14
「一護!」
「雅!…ってオイ何だその数!?」
もし一般人に被害が及ぶことになれば喜助が何とかするだろうと踏んで、俺は一護と合流しようとあの場から逃げ出した。そして石田雨竜と揉めている一護を見付け、駆け寄る。途中寄ってきてさらに数を増した大量の虚を引き連れて。
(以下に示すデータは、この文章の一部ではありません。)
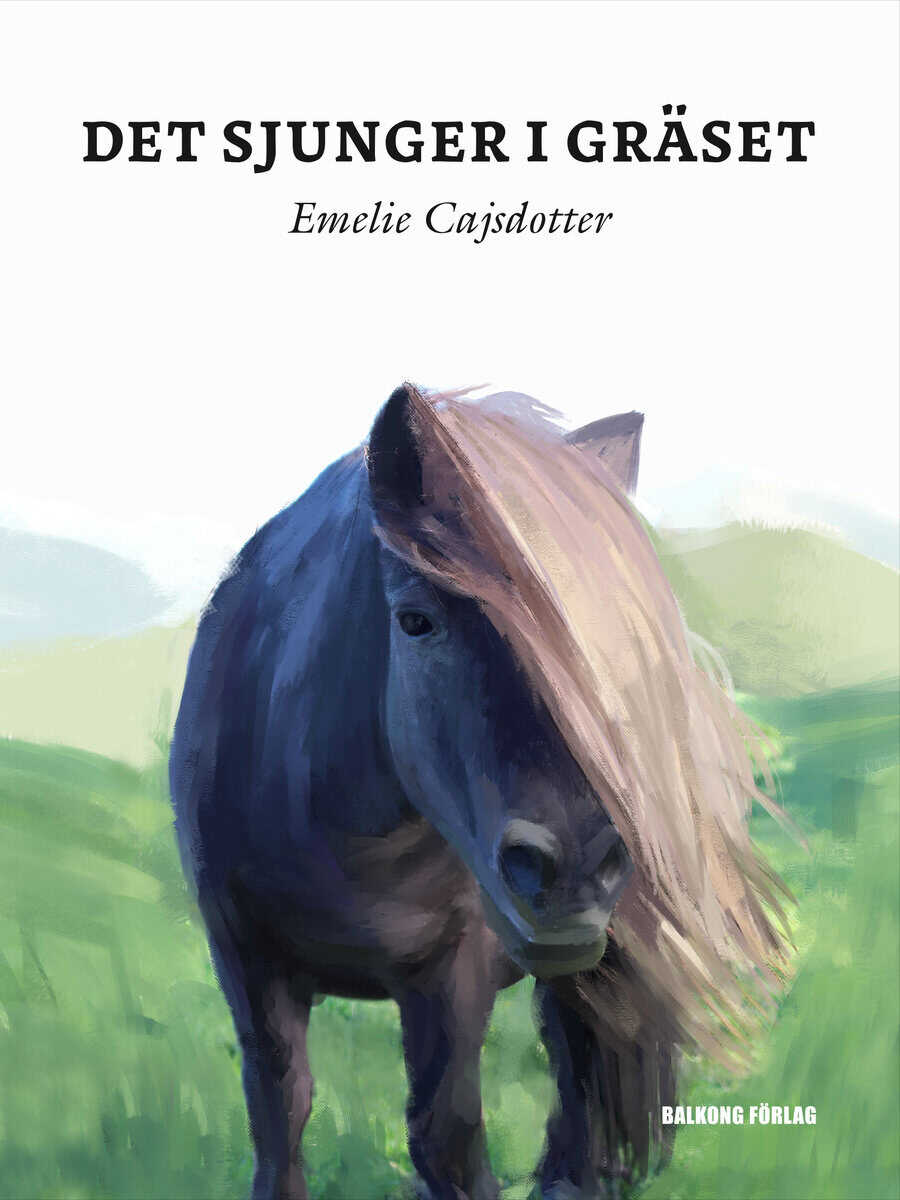 Emelie Cajsdotter : Det sjunger i gräset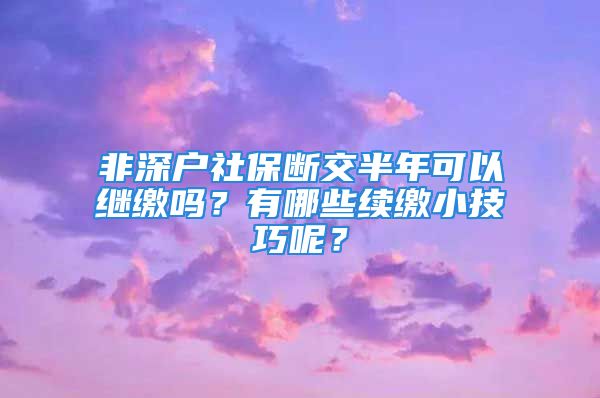 非深戶社保斷交半年可以繼繳嗎？有哪些續(xù)繳小技巧呢？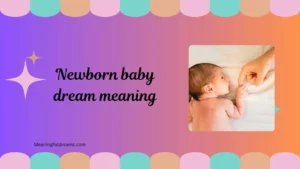 newborn baby dream meaning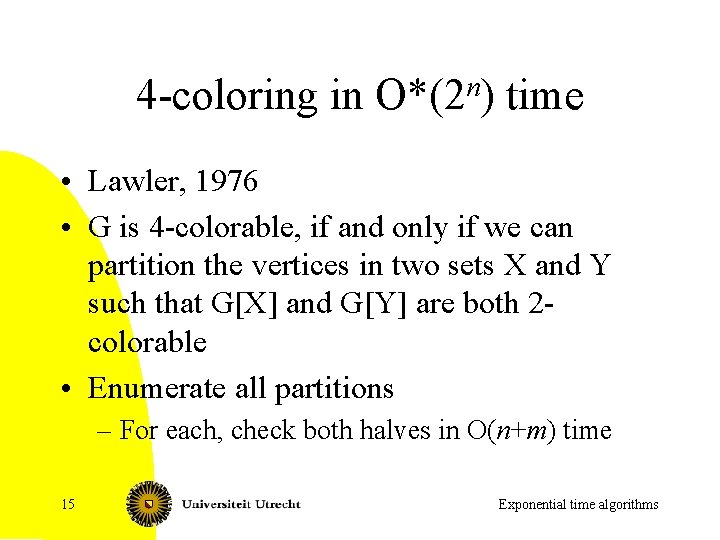 4 -coloring in n O*(2 ) time • Lawler, 1976 • G is 4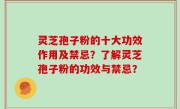 灵芝孢子粉的十大功效作用及禁忌？了解灵芝孢子粉的功效与禁忌？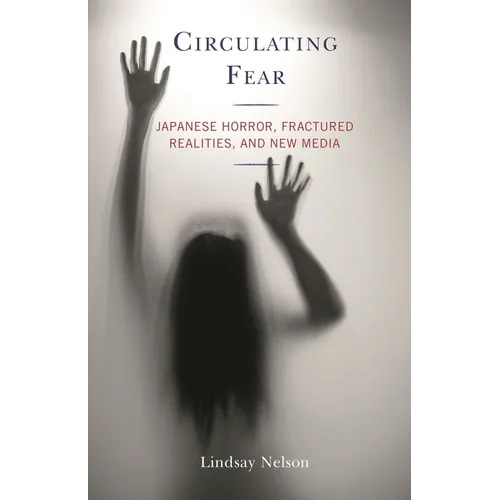 Circulating Fear: Japanese Horror, Fractured Realities, and New Media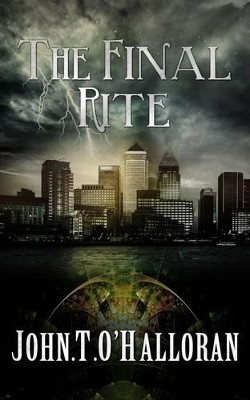 The Final Rite John Thomas O'Halloran 9780992624651
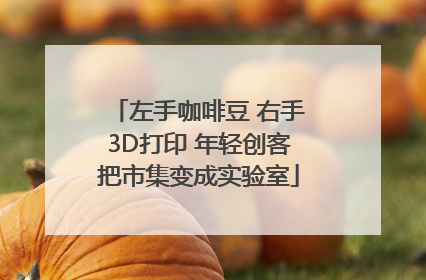 左手咖啡豆 右手3D打印 年轻创客把市集变成实验室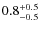 $\rm0.8^{+0.5}_{-0.5}$
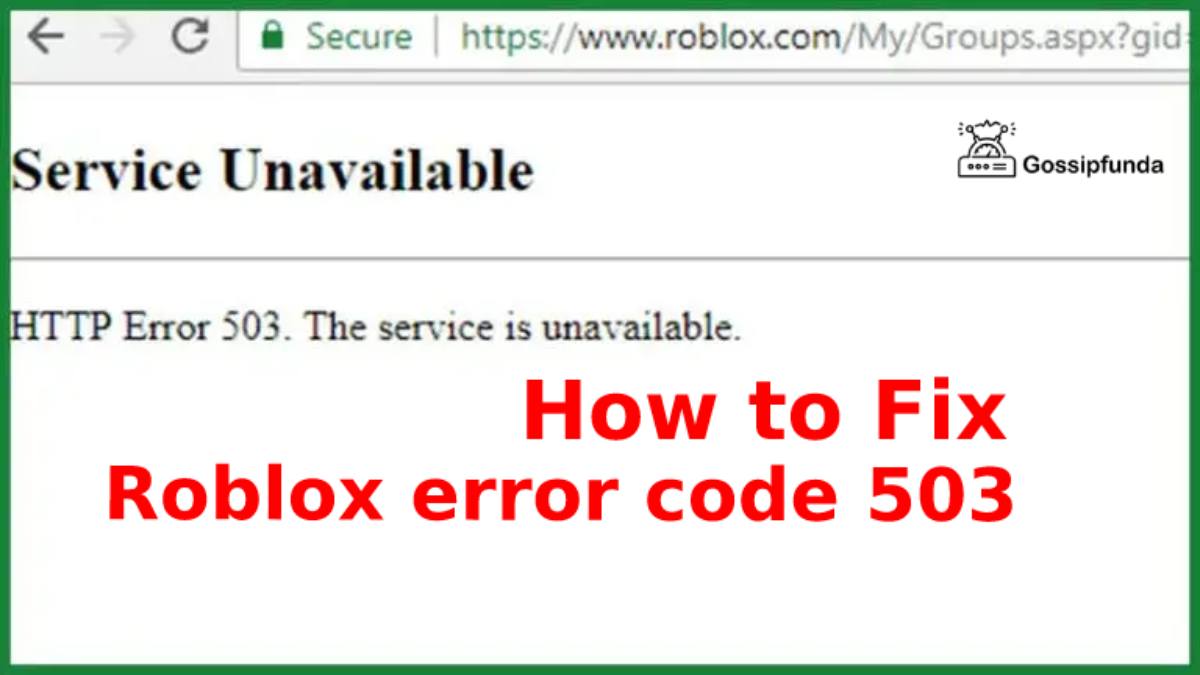 Roblox error code 503 Gossipfunda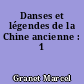 Danses et légendes de la Chine ancienne : 1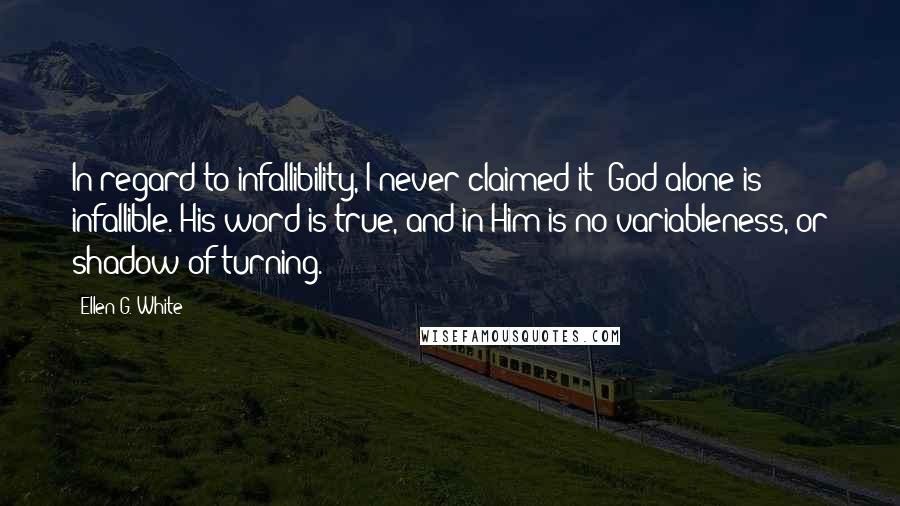 Ellen G. White Quotes: In regard to infallibility, I never claimed it; God alone is infallible. His word is true, and in Him is no variableness, or shadow of turning.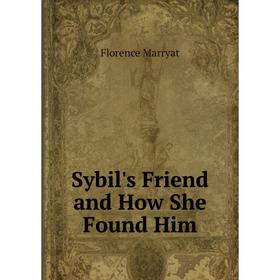 

Книга Sybil's Friend and How She Found Him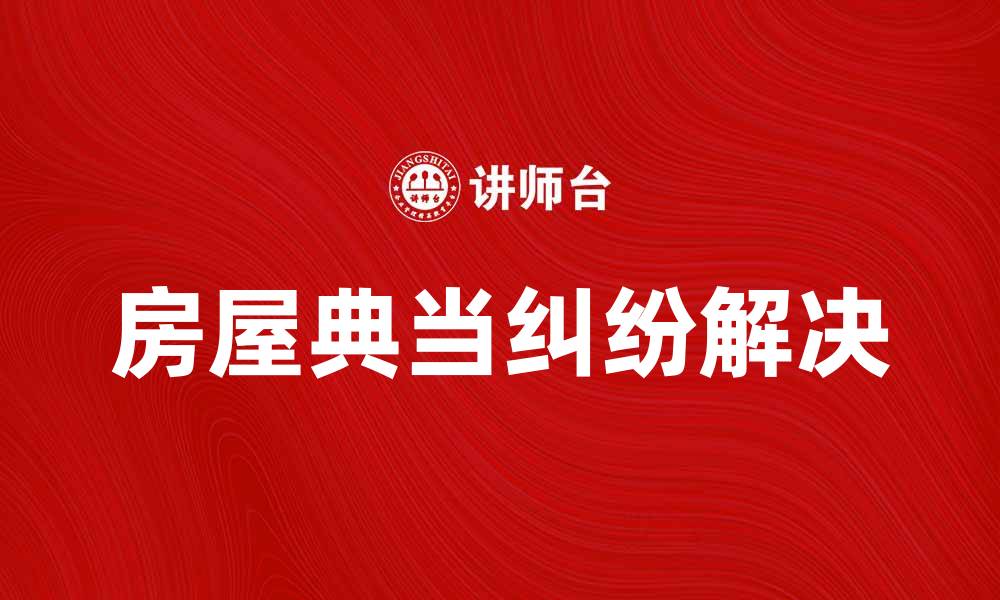 文章房屋典当纠纷解决指南与注意事项解析的缩略图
俺を追う虚の群にギョッと目を剥く二人。俺は一護に叫んだ。
「これ、任せた!」
「はああ!?ふざけんな!」
不満を垂れながらもばっさばっさと虚を薙ぎ倒していく一護。そして俺は石田雨竜と初めて言葉を交わした。
「はじめまして、と言うべきか?」
「…やあ、死神。僕は滅却師だ。」
怒り、悲しみ、嘆き。恨みという感情はとても難しい。
「君は、石田雨竜だろ?」
一瞬目を見張った彼に一瞥を投げ、俺は一護の元へ向かった。
「おい雅!お前なんかすげー必殺技とかねえのか!」
「俺クソ弱いって言っただろ!…って、あ?」
襲いかかってきていた虚がまるで祈るように天を仰ぐ。その先を目で追うと、一点に集まって大きくなった空紋が開いた。
そこから現れたものは、大虚。
「何だよあれ…!?デカイなんてもんじゃねえぞ!あれも虚か!?」
「ぼ…僕が知るわけないだろう!」
一護と石田雨竜の口喧嘩など耳にも入らなかった。それ程俺は動揺していた。だって、おかしいだろ。石田雨竜が呼び寄せた虚の数だって、あり得ない。それに加えてこの大虚の出現。これがただの偶然という言葉で済ませられるか?
「(ああ、そうか…)」
何かがまた、始まるんだな。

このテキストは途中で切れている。